:: Exercise description ::
For the material below, the expected output is exactly the lines between the line holding "Фото №4: Торговое" and the line holding "Johnny Rivers - Cd Greatest Hits", inclusive, with pictures left out.

:: Information shown ::
◆ ◆ ◆

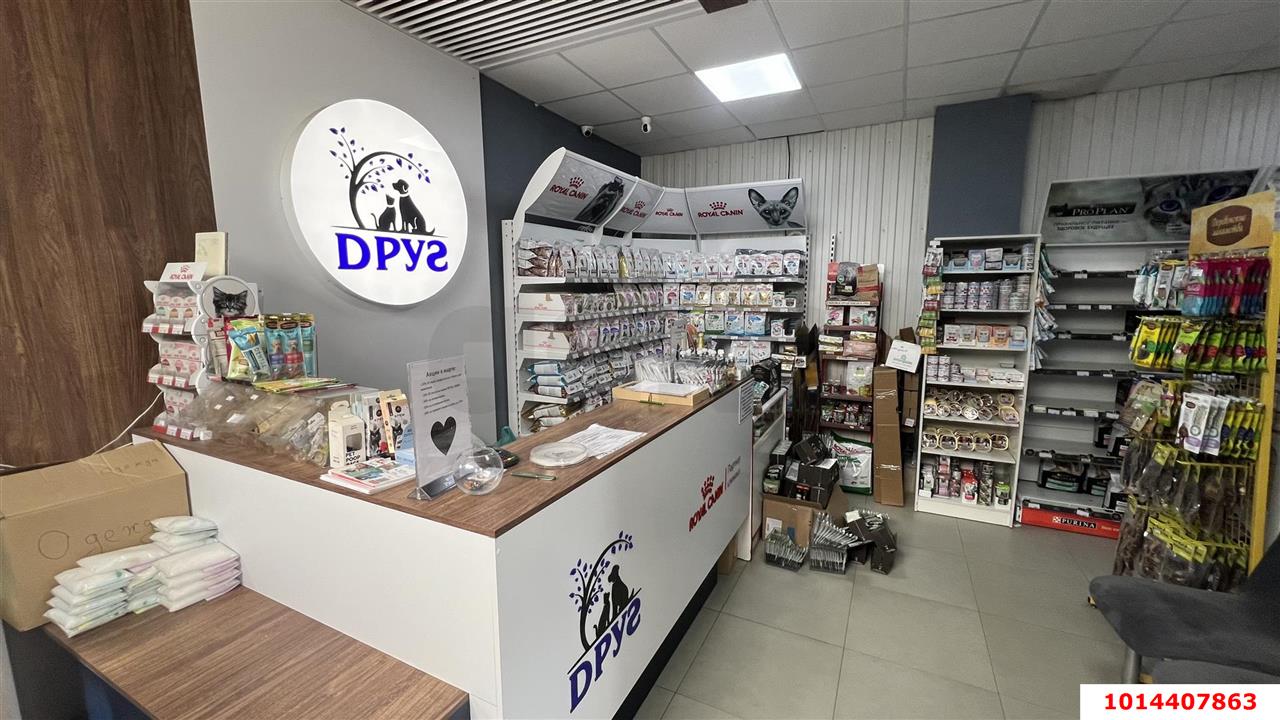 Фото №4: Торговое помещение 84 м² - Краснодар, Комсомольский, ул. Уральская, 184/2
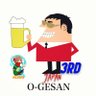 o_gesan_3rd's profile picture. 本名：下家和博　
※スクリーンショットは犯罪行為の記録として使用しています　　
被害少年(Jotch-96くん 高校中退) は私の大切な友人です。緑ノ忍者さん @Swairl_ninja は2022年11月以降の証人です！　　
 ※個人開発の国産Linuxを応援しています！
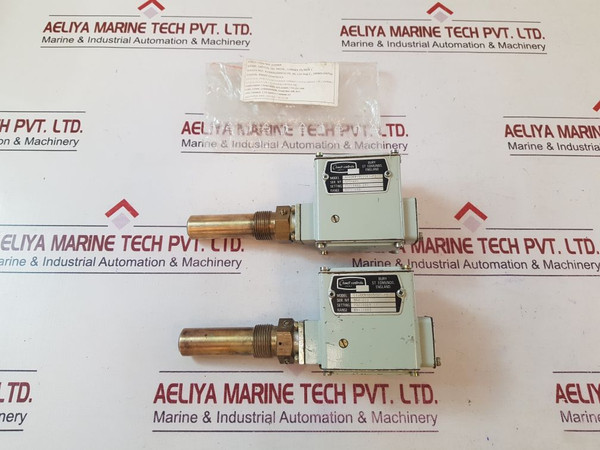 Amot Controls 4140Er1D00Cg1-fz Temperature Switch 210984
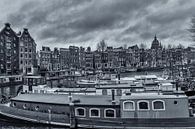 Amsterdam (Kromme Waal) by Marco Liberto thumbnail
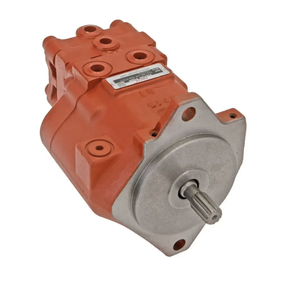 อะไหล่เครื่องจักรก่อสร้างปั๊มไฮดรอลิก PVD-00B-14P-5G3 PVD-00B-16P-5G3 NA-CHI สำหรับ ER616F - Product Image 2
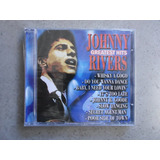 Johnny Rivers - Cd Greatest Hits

◆ ◆ ◆

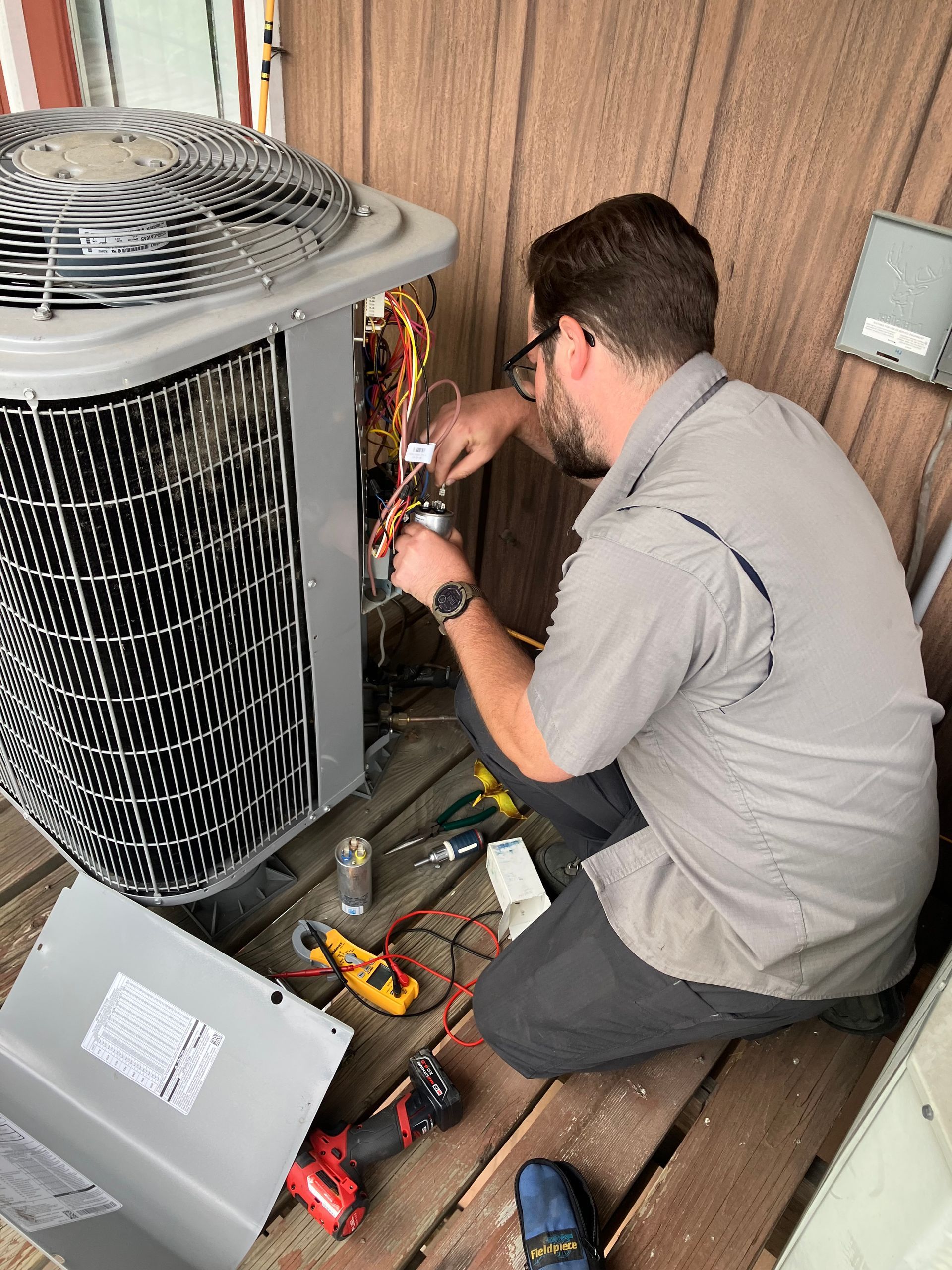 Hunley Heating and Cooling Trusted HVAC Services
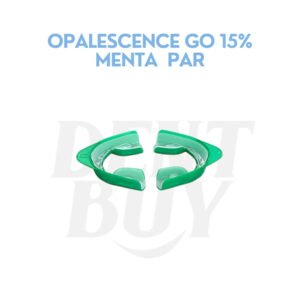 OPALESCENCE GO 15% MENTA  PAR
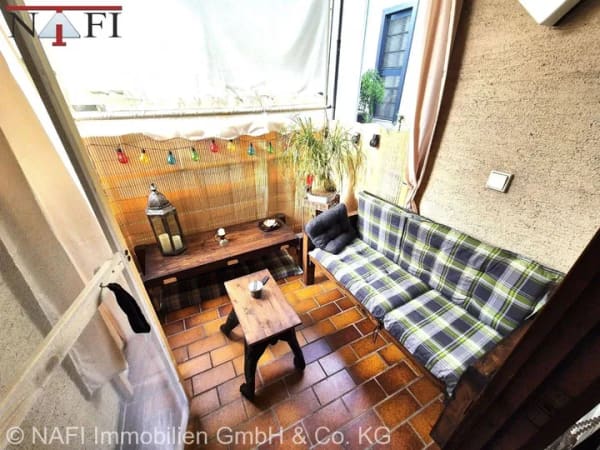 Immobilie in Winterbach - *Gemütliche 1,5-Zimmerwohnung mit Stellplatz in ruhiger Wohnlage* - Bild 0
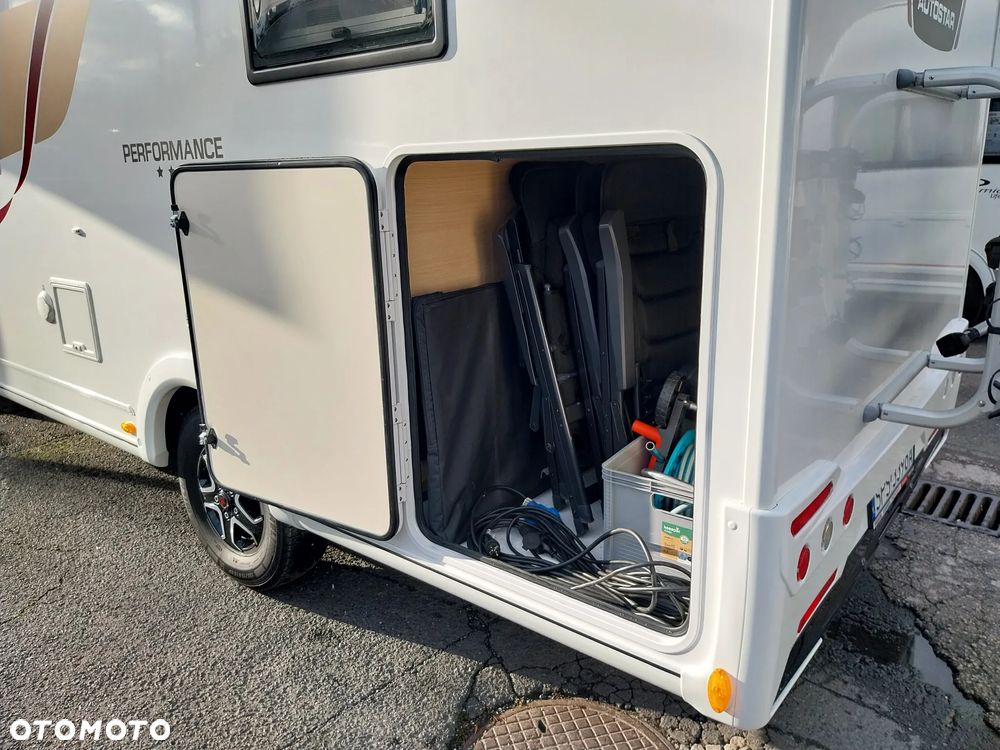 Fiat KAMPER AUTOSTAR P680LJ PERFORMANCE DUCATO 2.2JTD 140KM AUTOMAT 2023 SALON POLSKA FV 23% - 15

◆ ◆ ◆

:: Response to this exercise ::
 Фото №4: Торговое помещение 84 м² - Краснодар, Комсомольский, ул. Уральская, 184/2
 o_gesan_3rd's profile picture. 本名：下家和博　
※スクリーンショットは犯罪行為の記録として使用しています　　
被害少年(Jotch-96くん 高校中退) は私の大切な友人です。緑ノ忍者さん @Swairl_ninja は2022年11月以降の証人です！　　
 ※個人開発の国産Linuxを応援しています！
 Amot Controls 4140Er1D00Cg1-fz Temperature Switch 210984
 Amsterdam (Kromme Waal) by Marco Liberto thumbnail
 อะไหล่เครื่องจักรก่อสร้างปั๊มไฮดรอลิก PVD-00B-14P-5G3 PVD-00B-16P-5G3 NA-CHI สำหรับ ER616F - Product Image 2
 Johnny Rivers - Cd Greatest Hits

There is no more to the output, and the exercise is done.